For this exercise, write out every entry exactly and leave the pictures out.

# Extracted data entries
....................

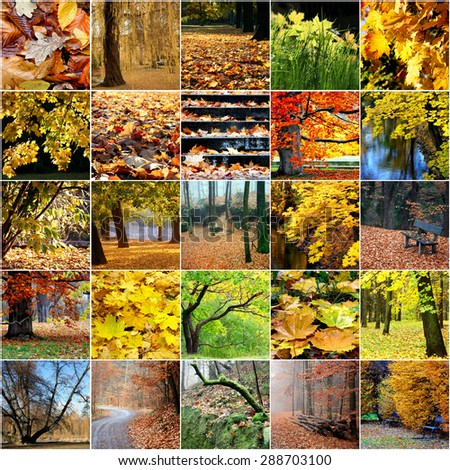 Colorful collage of autumn trees Leaves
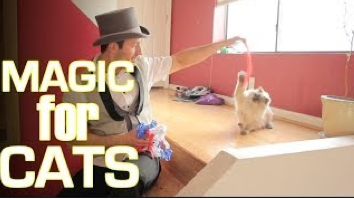 cats, magic tricks, silly, rick lax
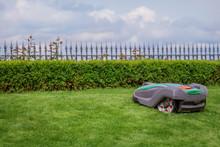 Robotic Lawn Mower On Grass, S...
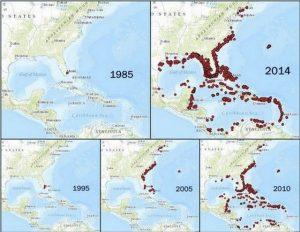 lionfish invasive area
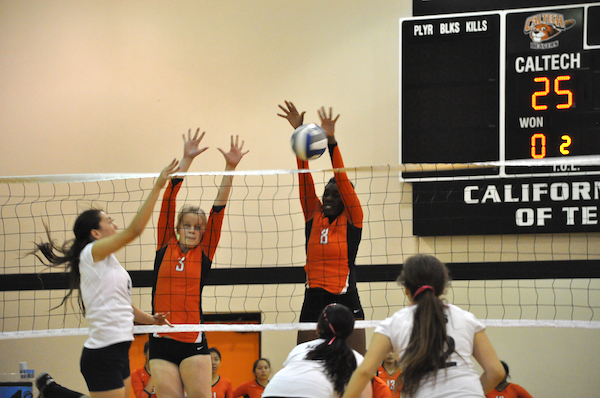 Jamshidi, Little Lead Volleyball at No. 3 Cal Lu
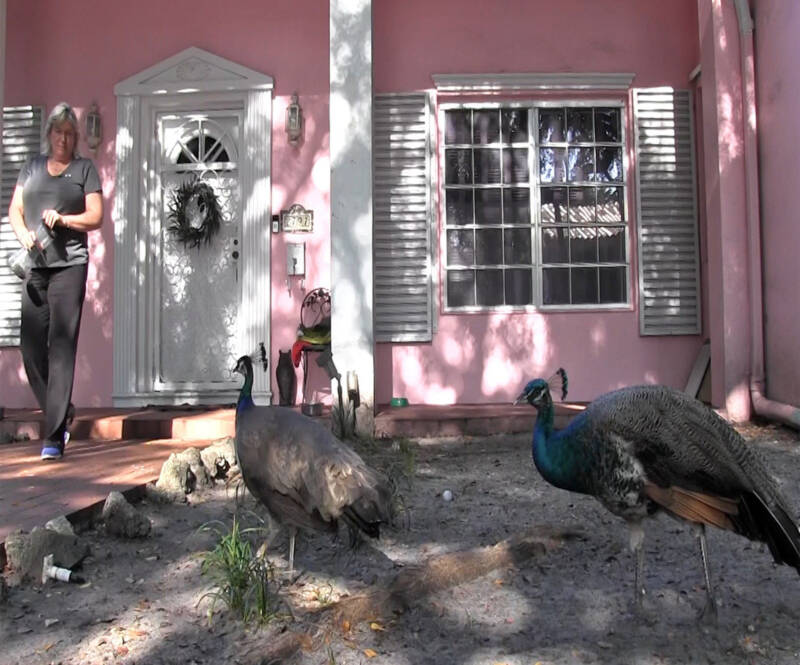 Grove Resident Feeding Peacocks
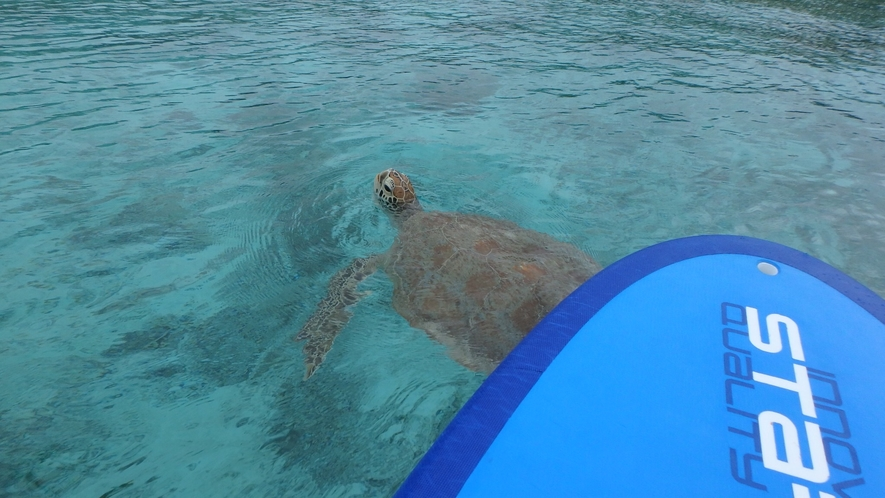 SUP中にウミガメに遭遇!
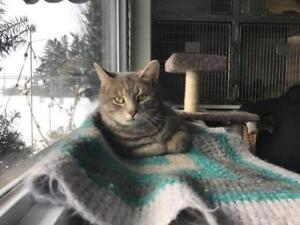 "Adult Female Cat - Domestic Short Hair: ""Sterling"""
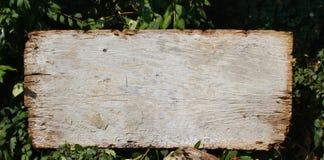 Prancha de madeira Imagem de Stock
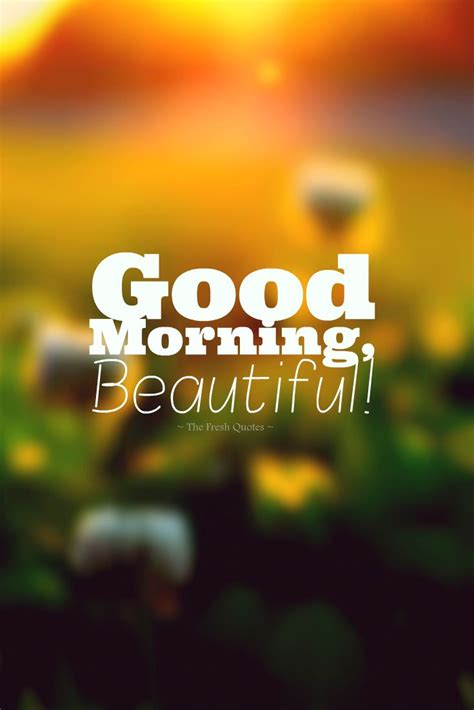 cute romantic good morning wishes images stuff  buy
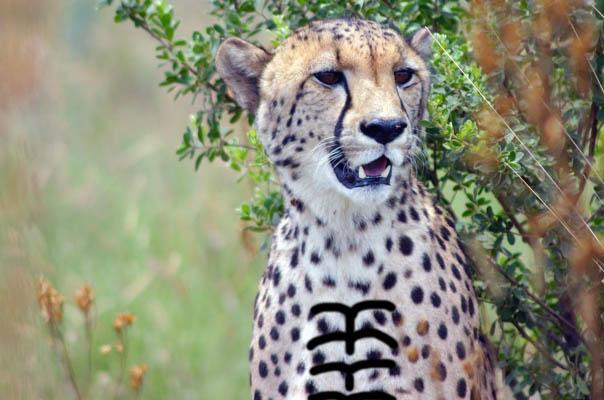 Cheetah Abs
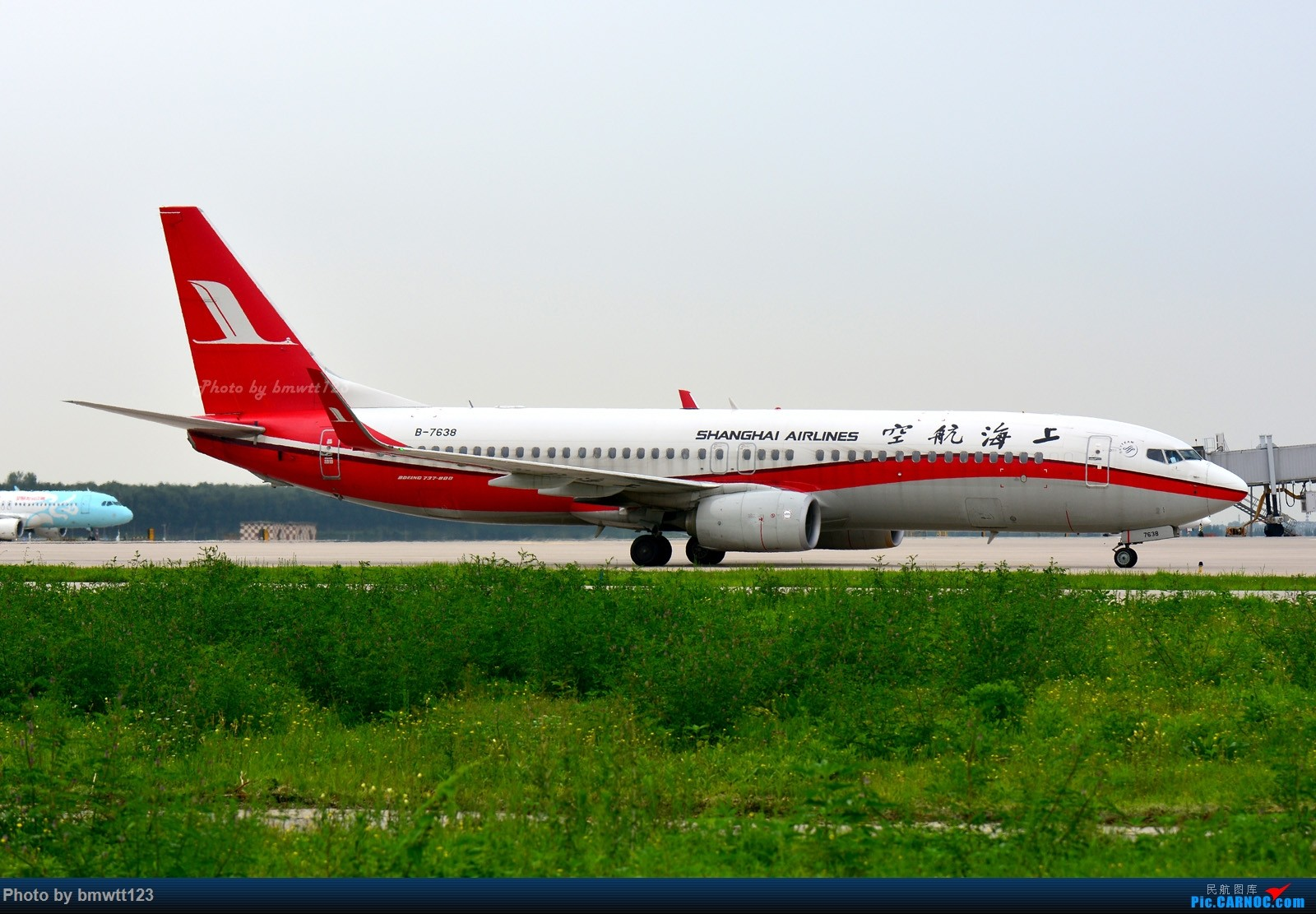 Re:[原创]【SHE沈阳】桃仙地面一组(45图)自带地景! BOEING 737-800 B-7638 中国沈阳桃仙国际机场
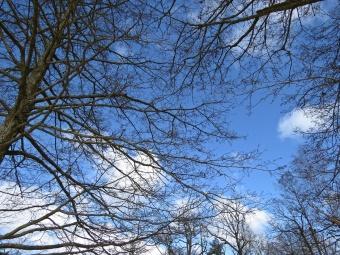 ... och uppåt - där var himlen blå.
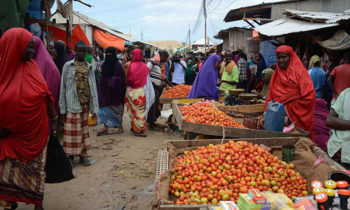 Norfund's $10m to support Somali small businesses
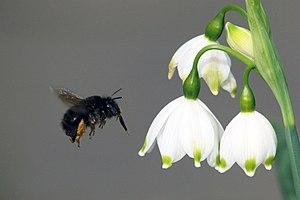 Leucojum - Flowers of Leucojum aestivum with female hairy-footed flower bee (Anthophora plumipes)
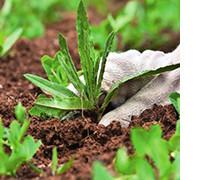 лучшие гербициды от сорняков, фото
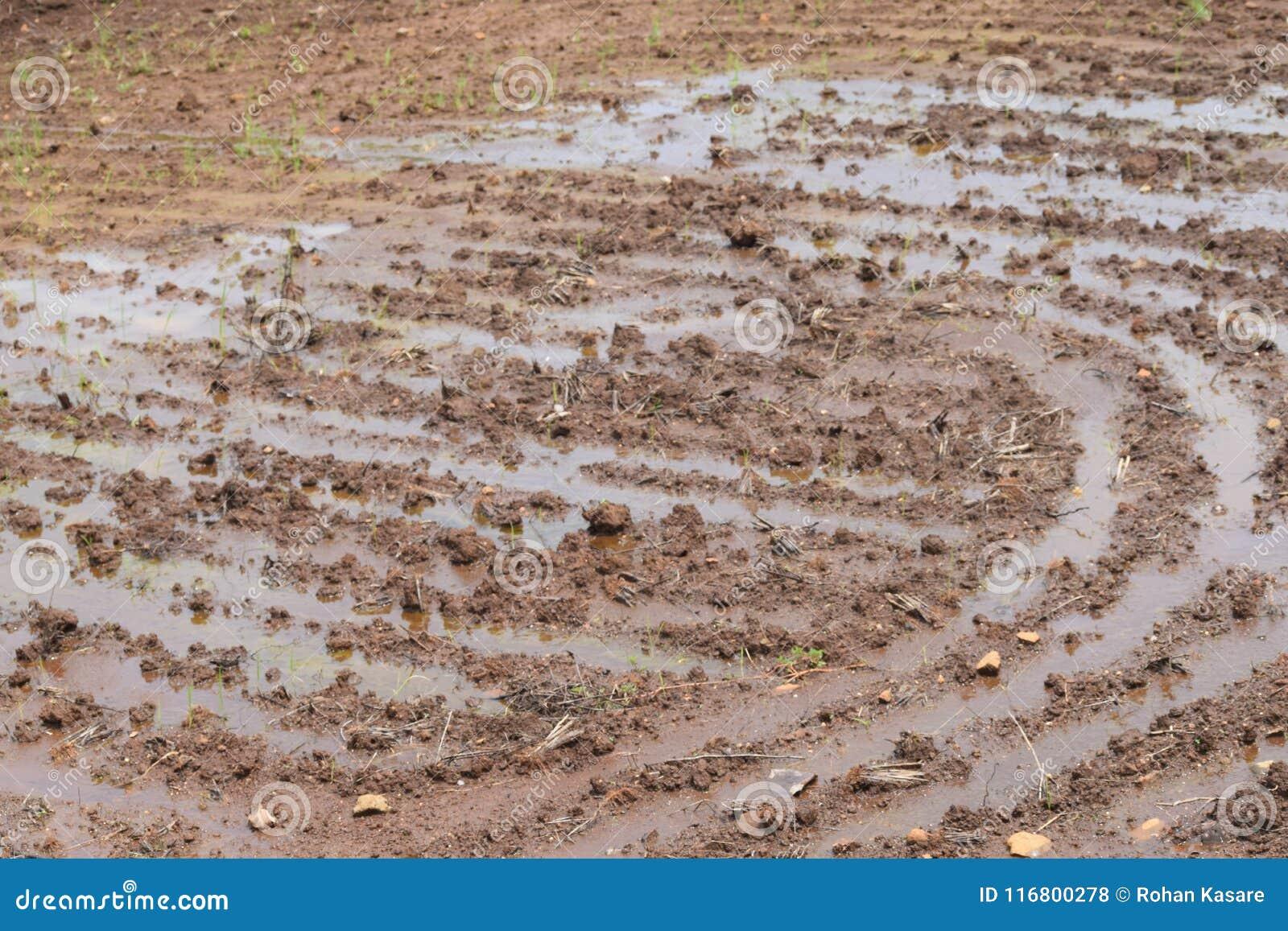 Prima fase di agricoltura, agricoltura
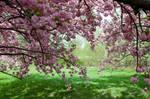 Cherry Blossoms Stock 24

....................

# Answer
 Colorful collage of autumn trees Leaves
 cats, magic tricks, silly, rick lax
 Robotic Lawn Mower On Grass, S...
 lionfish invasive area
 Jamshidi, Little Lead Volleyball at No. 3 Cal Lu
 Grove Resident Feeding Peacocks
 SUP中にウミガメに遭遇!
 "Adult Female Cat - Domestic Short Hair: ""Sterling"""
 Prancha de madeira Imagem de Stock
 cute romantic good morning wishes images stuff  buy
 Cheetah Abs
 Re:[原创]【SHE沈阳】桃仙地面一组(45图)自带地景! BOEING 737-800 B-7638 中国沈阳桃仙国际机场
 ... och uppåt - där var himlen blå.
 Norfund's $10m to support Somali small businesses
 Leucojum - Flowers of Leucojum aestivum with female hairy-footed flower bee (Anthophora plumipes)
 лучшие гербициды от сорняков, фото
 Prima fase di agricoltura, agricoltura
 Cherry Blossoms Stock 24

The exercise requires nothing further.